Les premières motos n’étaient pas très pratiques. Ou plutôt, elles étaient sans doute légèrement plus pratiques que les chevaux (enfin, je suppose), mais pas de beaucoup. Contrairement aux engins actuels, elles faisaient fond sur les qualités morales et intellectuelles du conducteur ; en lui laissant la liberté d’ajuster « à sa guise » la quantité d’huile nécessaire, elles mettaient en jeu sa négligence ou son excès de prudence. Être motard, c’était alors accepter de sortir de soi-même et s’engager dans une relation conflictuelle, tantôt hostile, tantôt amoureuse, avec un objet matériel qui n’était pas une simple extension de votre volonté, un peu comme une monture rétive. Il vous fallait au contraire adapter votre volonté et votre jugement à l’existence têtue d’une série de facteurs physiques contraignants. Les vieilles motos ne flattaient pas l’ego du conducteur, elles l’éduquaient.

++++++++

**CONSIGNE 1**
D'après le texte sur les premières motos, quelle quantité le conducteur pouvait-il ajuster « à sa guise » ?
**CONSIGNE 2**
Prolongez le texte sur les premières motos à la suite de sa dernière phrase.

**DONNÉES RECUEILLIES**
++++++++

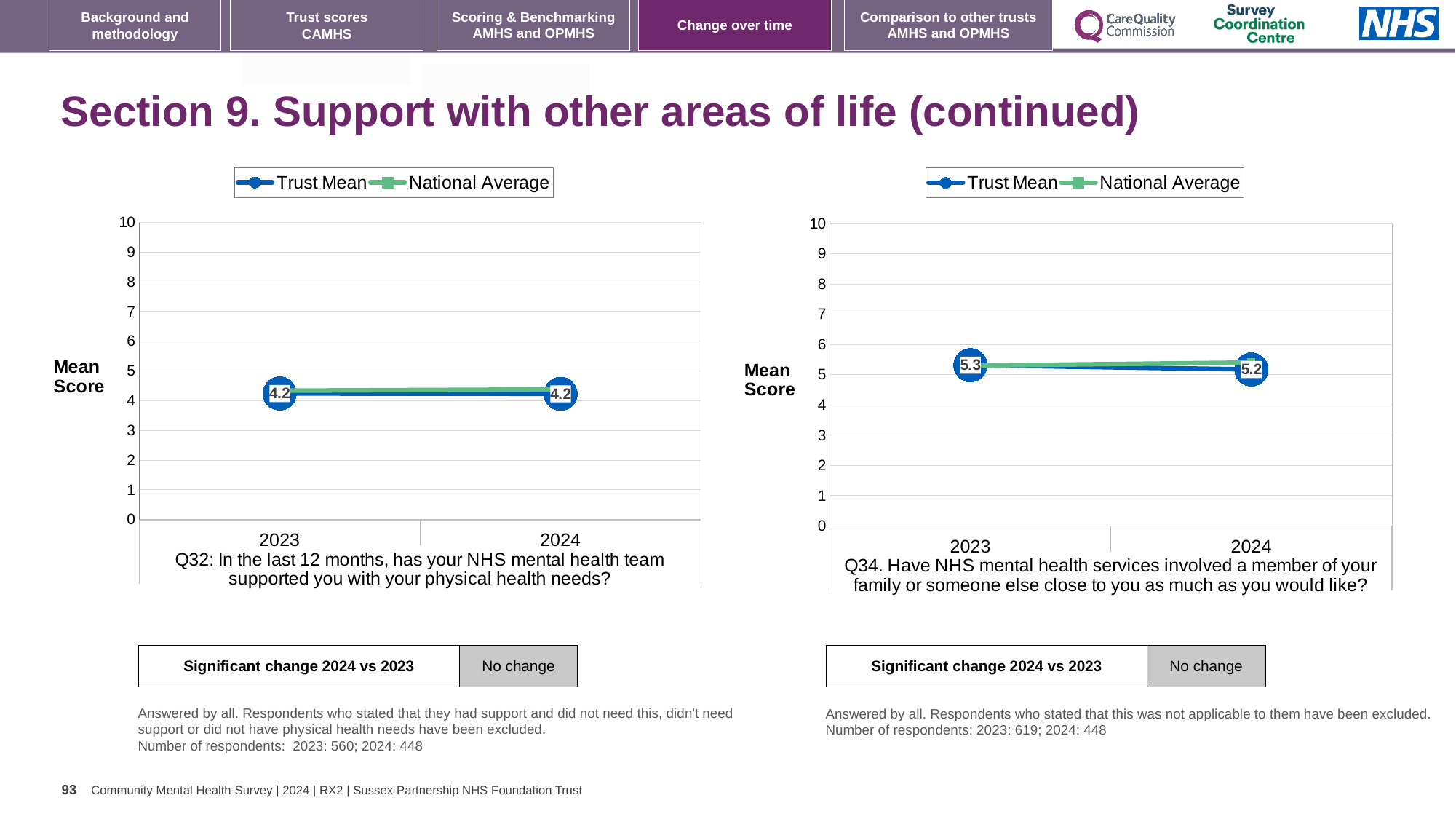
On the right chart (Q34), what is the Trust Mean score for 2023? 5.3 On the right chart (Q34), what is the Trust Mean score for 2024? 5.2 How many years are plotted on the x axis of the left chart (Q32)? 2 On the left chart (Q32), is the Trust Mean for 2024 greater or less than 5? less On the right chart (Q34), does the Trust Mean rise or fall from 2023 to 2024? fall On the left chart (Q32), what is the Trust Mean score for 2023? 4.2 What kind of chart is the left chart (Q32)? line chart On the right chart (Q34), is the Trust Mean for 2023 greater or less than 5? greater On the left chart (Q32), what is the Trust Mean score for 2024? 4.2 How many series does the legend of the right chart (Q34) list? 2 On the left chart (Q32), does the Trust Mean rise, fall or stay the same from 2023 to 2024? stay the same On the right chart (Q34), what is the difference between the Trust Mean scores for 2023 and 2024? 0.1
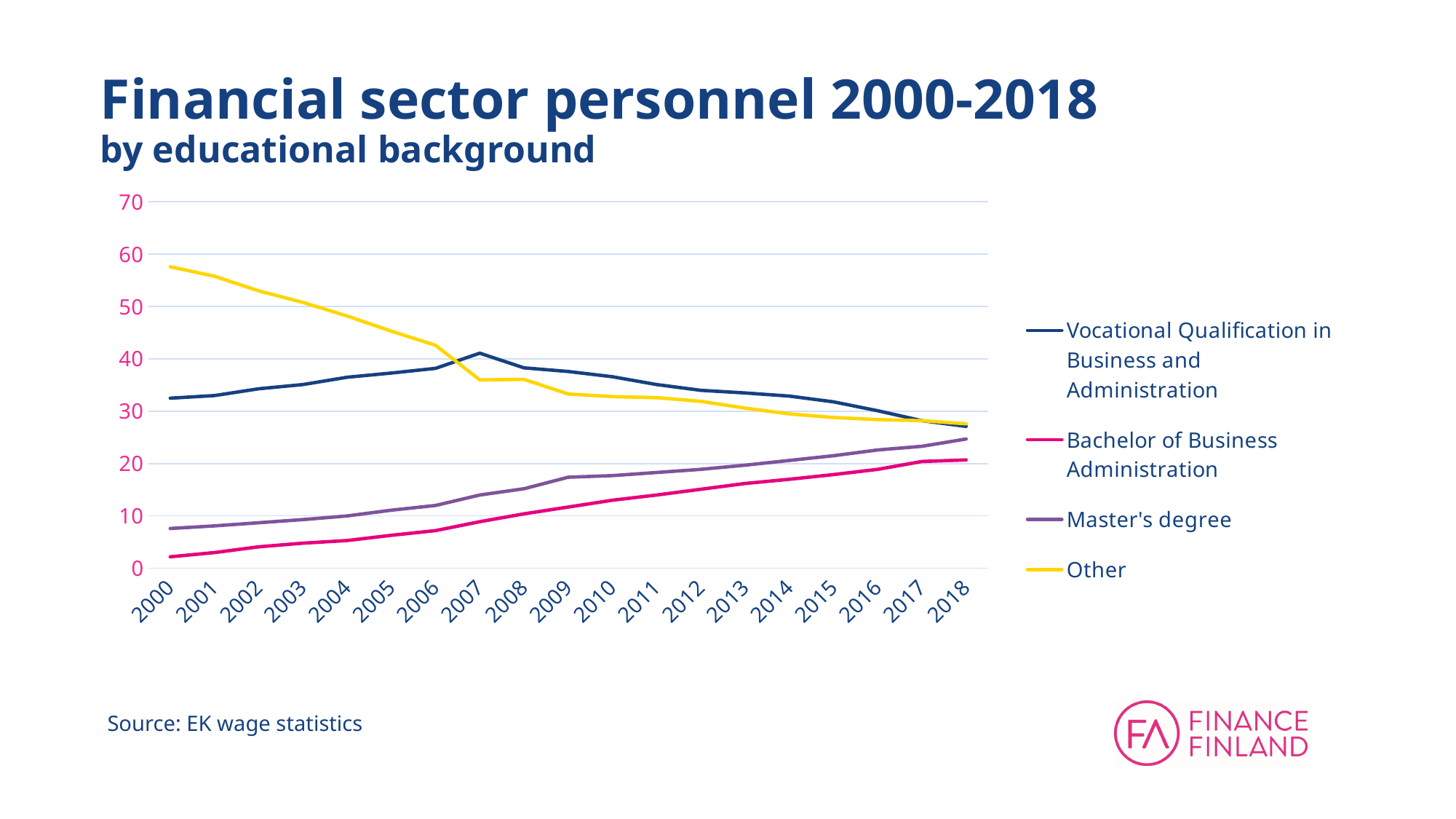
Does the Bachelor of Business Administration series rise or fall from 2000 to 2018? Rise Does the Other series rise or fall from 2000 to 2018? Fall Which series has the lowest value in 2000? Bachelor of Business Administration Is the value for Other in 2018 greater or less than 30? less Is the value for Master's degree in 2000 greater or less than 10? less Which series has the highest value in 2000? Other Is the value for Other in 2000 greater or less than 50? greater What kind of chart is shown on the slide? Line chart In 2018, which is larger: Master's degree or Bachelor of Business Administration? Master's degree Which series has the lowest value in 2018? Bachelor of Business Administration How many series does the legend list? 4 How many years are plotted along the x axis? 19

++++++++

**RÉPONSE 1**
La quantité d'huile nécessaire.

**RÉPONSE 2**
Tous les parents savent que les nourrissons sont convaincus que l’univers tourne autour d’eux et que tous leurs besoins devraient être gratifiés instantanément. Je suis convaincu qu’au stade initial de la technologie automobile, maîtriser une moto contribuait à faire de vous un adulte, de la même façon qu’apprivoiser les animaux de ferme qui habitaient sans doute la même grange que votre engin à deux roues. Les coups de kick dans les tibias, c’est comme les coups de sabot de mule, ça vous forme un homme.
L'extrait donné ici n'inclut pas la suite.